Branding and marketing. Brands choosing to sell on marketplaces tap new consumer segments but give up some degree of control over brand marketing and, under certain models, which products appear on the marketplace. As marketplace partners seek advertising support, brands can determine whether their investments should focus on driving conversion or on brand-building on the platform. Brands concerned about losing control of their narrative should reinvest in the consumer experience on their DTC sites and ensure that these provide a compelling, distinctive experience compared with other channels.

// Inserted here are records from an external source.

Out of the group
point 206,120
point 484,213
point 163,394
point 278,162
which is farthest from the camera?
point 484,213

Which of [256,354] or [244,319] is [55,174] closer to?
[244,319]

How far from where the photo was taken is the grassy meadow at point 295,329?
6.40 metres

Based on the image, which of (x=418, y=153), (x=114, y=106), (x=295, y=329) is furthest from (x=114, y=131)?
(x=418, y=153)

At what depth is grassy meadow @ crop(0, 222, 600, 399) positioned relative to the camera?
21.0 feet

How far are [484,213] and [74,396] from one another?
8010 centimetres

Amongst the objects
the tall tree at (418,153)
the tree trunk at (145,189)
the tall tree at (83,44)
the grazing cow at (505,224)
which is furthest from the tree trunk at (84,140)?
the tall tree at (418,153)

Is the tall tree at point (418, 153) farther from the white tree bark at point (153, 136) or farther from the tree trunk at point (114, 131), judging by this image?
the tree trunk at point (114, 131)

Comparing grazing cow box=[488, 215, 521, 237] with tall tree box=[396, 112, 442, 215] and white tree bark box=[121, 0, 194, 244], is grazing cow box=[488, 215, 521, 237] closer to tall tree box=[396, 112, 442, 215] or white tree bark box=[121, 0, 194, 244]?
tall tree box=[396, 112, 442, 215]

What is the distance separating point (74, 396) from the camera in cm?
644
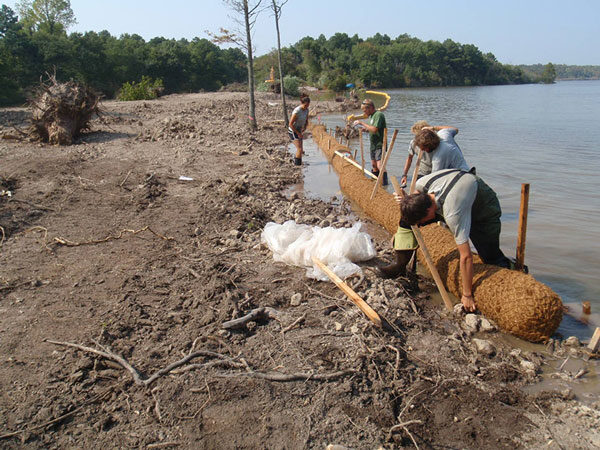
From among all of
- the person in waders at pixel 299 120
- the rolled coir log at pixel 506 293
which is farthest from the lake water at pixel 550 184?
the person in waders at pixel 299 120

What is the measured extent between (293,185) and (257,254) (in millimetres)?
4606

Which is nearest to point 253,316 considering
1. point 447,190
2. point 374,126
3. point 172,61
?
point 447,190

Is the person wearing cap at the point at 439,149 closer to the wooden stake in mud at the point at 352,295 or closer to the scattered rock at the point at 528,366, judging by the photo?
the wooden stake in mud at the point at 352,295

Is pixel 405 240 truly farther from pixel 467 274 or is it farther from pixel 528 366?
pixel 528 366

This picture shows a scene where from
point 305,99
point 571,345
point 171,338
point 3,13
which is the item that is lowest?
point 571,345

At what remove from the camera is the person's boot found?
4461mm

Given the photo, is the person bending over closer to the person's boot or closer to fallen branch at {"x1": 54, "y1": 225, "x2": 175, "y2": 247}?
the person's boot

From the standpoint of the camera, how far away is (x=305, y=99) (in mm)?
9844

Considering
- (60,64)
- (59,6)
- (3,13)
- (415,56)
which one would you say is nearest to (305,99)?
(60,64)

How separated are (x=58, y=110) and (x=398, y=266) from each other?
11317mm

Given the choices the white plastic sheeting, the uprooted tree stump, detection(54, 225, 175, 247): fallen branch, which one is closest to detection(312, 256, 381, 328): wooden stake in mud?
the white plastic sheeting

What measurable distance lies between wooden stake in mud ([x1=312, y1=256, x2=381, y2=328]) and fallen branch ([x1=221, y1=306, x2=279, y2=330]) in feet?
2.40

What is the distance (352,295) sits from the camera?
12.9ft

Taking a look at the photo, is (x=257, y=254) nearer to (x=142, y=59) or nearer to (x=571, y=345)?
(x=571, y=345)
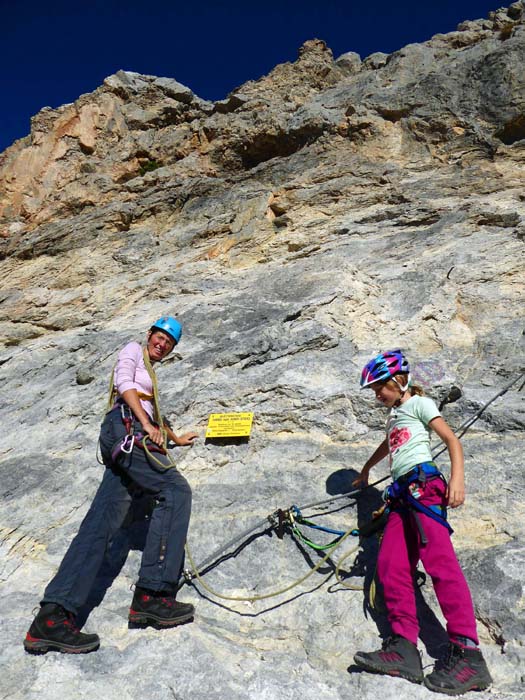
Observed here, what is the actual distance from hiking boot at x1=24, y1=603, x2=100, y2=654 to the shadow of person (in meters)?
0.35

Fulfillment. Shoppers expect speedy and convenient delivery from digital marketplaces. For brands, this raises the question of whether to fulfill orders via drop-ship, using their own network, or to rely on marketplaces that offer fulfillment services. The right answer often depends on the supply-chain capabilities and capacity of the brand: it may opt to start by using its partner marketplace to ensure a consistent customer experience until it scales up its own capabilities. This is easier for a brand that owns a DTC site.
How would brands build an operating model to participate successfully in a marketplace?

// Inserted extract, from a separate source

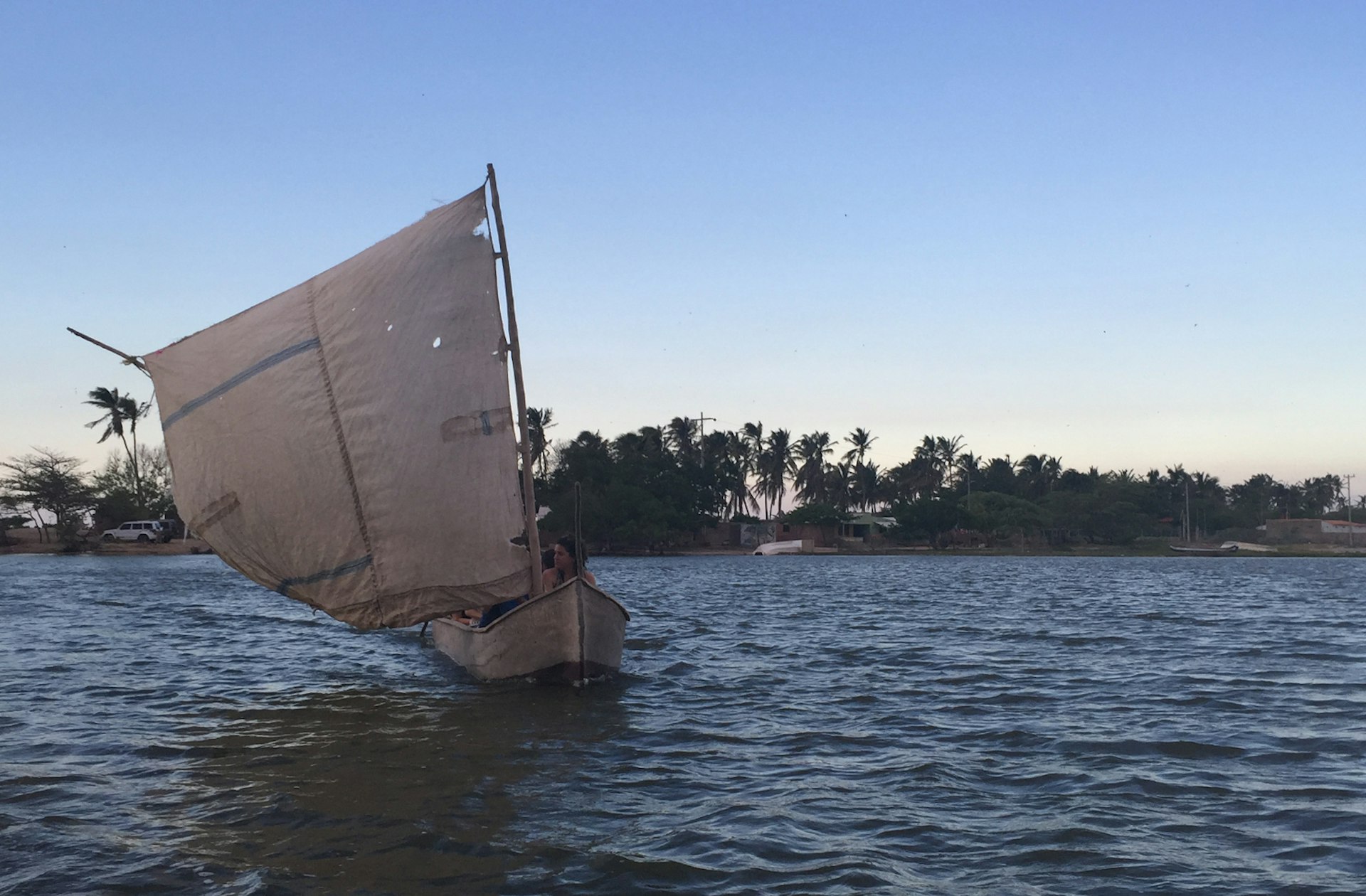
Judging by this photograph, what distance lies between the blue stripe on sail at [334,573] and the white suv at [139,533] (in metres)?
71.8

To sell profitably through a marketplace, a brand must make the right day-to-day operating decisions and manage the partnership closely through top-to-tops and ongoing performance dialogues. The most successful brands recognize these success factors and establish management roles—such as e-commerce marketplace managers, third-party content managers, and marketplace-specific merchants—outside traditional account-management structures. These marketplace-specific roles are particularly valuable in complex partnerships that require considerable negotiation or digital know-how (for instance, marketplace test and learn, page visibility, and partnership marketing).

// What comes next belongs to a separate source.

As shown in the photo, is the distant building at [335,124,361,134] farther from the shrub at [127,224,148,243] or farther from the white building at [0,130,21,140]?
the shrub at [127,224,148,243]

Digital marketplaces already loom large in the apparel industry. They promise to loom even larger. Both brands and retailers have begun to launch proprietary marketplaces and are inviting other brands to join. These brands include Anthropologie (“Curated by Anthropologie”), Madewell (“The Hometown Heroes Shop”), and Urban Outfitters (“UO MRKT”), and retailers such as Target and Walmart (see sidebar, “Noteworthy retailer-owned marketplaces”).
Positioning a brand as a friend or foe of marketplaces no longer makes sense for companies—there are strategic ways for any brand to engage in this ecosystem, and if brands are smart in crafting the partnership, it should be a “win-win-win” across brand, marketplace, and consumer. Indeed, the digital marketplace channel can be a powerful lever to remain competitive in driving consideration, growth and share. Defining a winning marketplace strategy requires a clear perspective on the following questions:
- Who will the marketplace serve? How will it bolster or reinforce the brand’s strategy and engagement with consumers?
- What will the brand offer the marketplace that is unique and compelling (e.g., assortment, special promotion days, access to a targeted consumer)?
- How will the brand enter and participate on the marketplace? What operational considerations (e.g., marketing, supply chain and fulfilment, data and analytics, legal, operating model) must be in place for the partnership to be successful?
This is a classic exchange of value; marketplaces are clear on what they bring in terms of access to a massive consumer base, increasingly using the marketplace to begin product search, along with value added services. Brands need to be similarly clear on what they bring to the marketplace that is differentiated in order to extract the best potential terms and construct for the partnership. There has never been a more “ripe” time for digital disruptions in apparel—and the time is now to explore marketplaces in a more meaningful way.